Recently, a research team led by Prof. Zhu Jianqiang and Associate Researcher Jiao Zhaoyang from the Joint Laboratory on High-Power Laser Physics at the Shanghai Institute of Optics and Fine Mechanics (SIOM), Chinese Academy of Sciences, has made significant progress in understanding the nonlinear hot image effect induced by the cascade of multiple nonlinear processes in high-power laser facilities. The related findings were published in Optics Express under the title "Formation and mechanism of multiple peak hot images induced by the cascade effect of nonlinear frequency conversion and self-focusing."

    Previous research has shown that an upstream defect can generate a single hot image at the conjugate plane downstream in a self-focusing medium. Under conditions involving cascaded multiple media, complex multi-peak hot images can even emerge. The intensity of a hot image can reach several times the average beam intensity, making it a key factor limiting the output capability of high-power lasers. Understanding the underlying principles of hot images is crucial for the overall design of laser drivers. However, the evolution mechanisms of hot images resulting from the combined effects of self-focusing and nonlinear frequency conversion processes within the final optics assembly remain unclear.

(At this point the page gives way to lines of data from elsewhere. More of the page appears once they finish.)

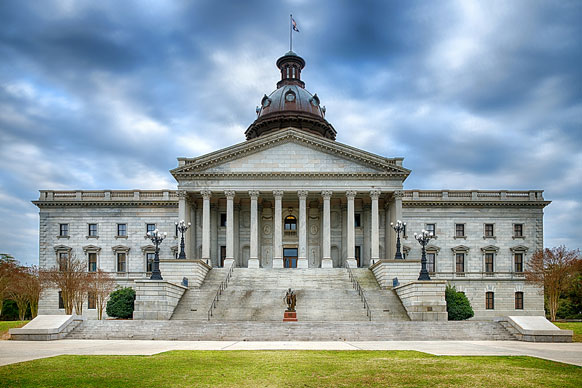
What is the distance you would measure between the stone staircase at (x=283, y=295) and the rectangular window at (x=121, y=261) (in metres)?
17.0

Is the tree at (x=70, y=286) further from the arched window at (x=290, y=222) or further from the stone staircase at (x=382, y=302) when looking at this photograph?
the stone staircase at (x=382, y=302)

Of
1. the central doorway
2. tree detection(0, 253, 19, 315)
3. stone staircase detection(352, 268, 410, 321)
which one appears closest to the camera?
stone staircase detection(352, 268, 410, 321)

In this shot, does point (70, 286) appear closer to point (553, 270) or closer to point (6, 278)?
point (6, 278)

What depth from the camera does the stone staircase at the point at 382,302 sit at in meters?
35.4

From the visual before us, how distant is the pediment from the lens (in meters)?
51.7

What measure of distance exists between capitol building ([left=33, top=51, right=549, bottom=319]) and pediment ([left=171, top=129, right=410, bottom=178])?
0.10m

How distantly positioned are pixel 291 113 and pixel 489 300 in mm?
31496

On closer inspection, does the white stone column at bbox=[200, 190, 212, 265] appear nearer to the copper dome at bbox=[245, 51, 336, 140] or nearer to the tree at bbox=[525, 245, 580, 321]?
the copper dome at bbox=[245, 51, 336, 140]

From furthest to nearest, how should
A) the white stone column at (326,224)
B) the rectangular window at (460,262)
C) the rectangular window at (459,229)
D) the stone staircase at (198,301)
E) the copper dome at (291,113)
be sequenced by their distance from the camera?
the copper dome at (291,113) → the rectangular window at (459,229) → the rectangular window at (460,262) → the white stone column at (326,224) → the stone staircase at (198,301)

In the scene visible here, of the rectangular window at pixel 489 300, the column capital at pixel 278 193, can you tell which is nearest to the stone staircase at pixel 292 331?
the column capital at pixel 278 193

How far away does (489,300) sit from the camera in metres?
56.8

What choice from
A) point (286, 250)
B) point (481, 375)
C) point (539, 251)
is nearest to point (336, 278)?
point (286, 250)

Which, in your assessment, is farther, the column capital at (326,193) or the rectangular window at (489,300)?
the rectangular window at (489,300)

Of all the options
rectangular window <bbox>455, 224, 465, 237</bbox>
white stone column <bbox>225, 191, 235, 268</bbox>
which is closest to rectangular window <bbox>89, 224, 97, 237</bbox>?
white stone column <bbox>225, 191, 235, 268</bbox>
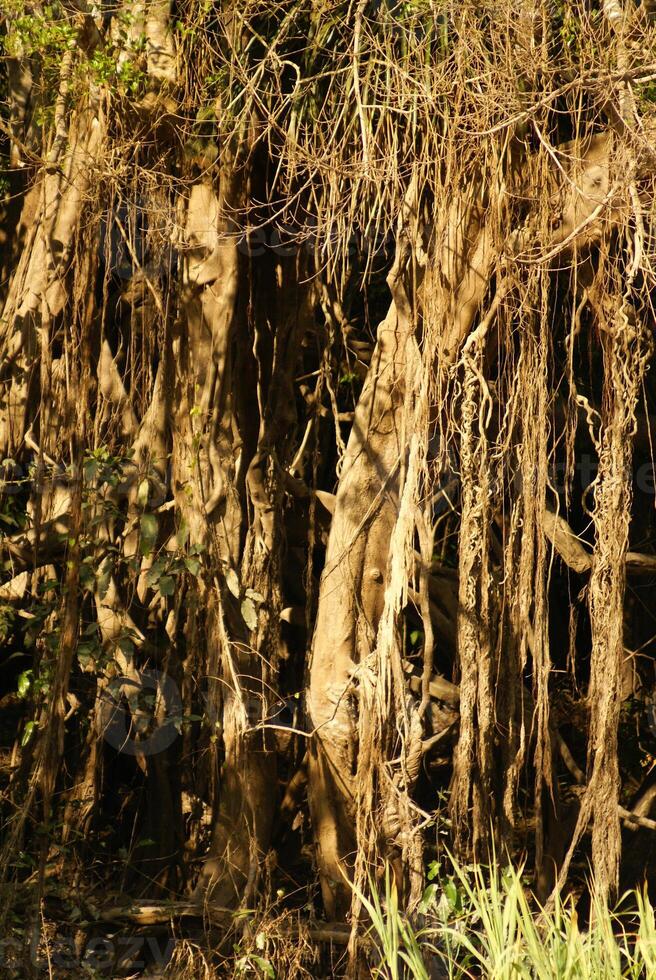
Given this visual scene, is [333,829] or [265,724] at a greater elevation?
[265,724]

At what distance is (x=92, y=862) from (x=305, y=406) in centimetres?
184

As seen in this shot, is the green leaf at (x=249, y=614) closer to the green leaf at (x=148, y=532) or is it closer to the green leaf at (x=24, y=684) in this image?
the green leaf at (x=148, y=532)

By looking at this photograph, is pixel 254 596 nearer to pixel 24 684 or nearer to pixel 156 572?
pixel 156 572

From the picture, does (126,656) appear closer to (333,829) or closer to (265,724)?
(265,724)

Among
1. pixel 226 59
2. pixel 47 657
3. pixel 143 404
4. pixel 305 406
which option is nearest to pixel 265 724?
pixel 47 657

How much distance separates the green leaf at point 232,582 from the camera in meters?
3.45

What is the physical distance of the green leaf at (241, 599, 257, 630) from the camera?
11.3ft

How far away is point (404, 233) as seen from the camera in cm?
319

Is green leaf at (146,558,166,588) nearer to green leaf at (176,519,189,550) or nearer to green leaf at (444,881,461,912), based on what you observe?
green leaf at (176,519,189,550)

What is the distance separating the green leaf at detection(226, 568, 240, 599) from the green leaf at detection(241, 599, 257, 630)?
0.04m

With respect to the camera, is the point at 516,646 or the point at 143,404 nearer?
the point at 516,646

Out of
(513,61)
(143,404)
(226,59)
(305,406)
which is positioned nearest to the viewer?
(513,61)

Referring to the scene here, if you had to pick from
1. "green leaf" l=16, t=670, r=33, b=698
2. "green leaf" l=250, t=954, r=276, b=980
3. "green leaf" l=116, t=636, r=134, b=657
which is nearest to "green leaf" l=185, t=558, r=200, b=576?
"green leaf" l=116, t=636, r=134, b=657

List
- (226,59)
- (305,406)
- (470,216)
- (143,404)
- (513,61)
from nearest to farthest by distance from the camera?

    Addressing this challenge, the team discovered a novel phenomenon of dual-peak hot images induced by the cascade effect of nonlinear frequency conversion and self-focusing. Significantly, they uncovered a new principle where beam wavelength conversion causes a rearward shift of the hot image location. They also established an analytical formula for the axial position distribution of these dual-peak hot images. The first peak generated under cascade effects originates from the frequency conversion process, while the second peak is primarily caused by self-focusing. Furthermore, the team observed a new phenomenon: within a certain range under cascade conditions, the hot image intensity remains almost constant regardless of changes in the object distance. This finding suggests that the traditional strategy of increasing the spacing between optical components to suppress hot images may become ineffective. This work provides, for the first time, a clear explanation of the formation mechanism and evolution principles of hot images under cascaded complex nonlinear processes in final optics systems. It offers valuable insights for optimizing the design and layout of optical components in these systems,reducing component damage,and is of significant importance for enhancing the load capacity of high-power laser facilities.

Figure 1. Optical path model of dual-peak hot images under cascade effects.

Figure 2. Evolution of the transverse optical field downstream of the crystal with propagation distance. The red dashed line indicates the position of the hot image plane. (a) With cascade effects;(b) When considering the frequency conversion process exclusively.

Figure 3. Dependence of hot image characteristics on object distance. (a) Hot image location;(b) Hot image intensity.    

    This research received support from the National Natural Science Foundation of China,the CAS Strategic Priority Research Program,and other projects.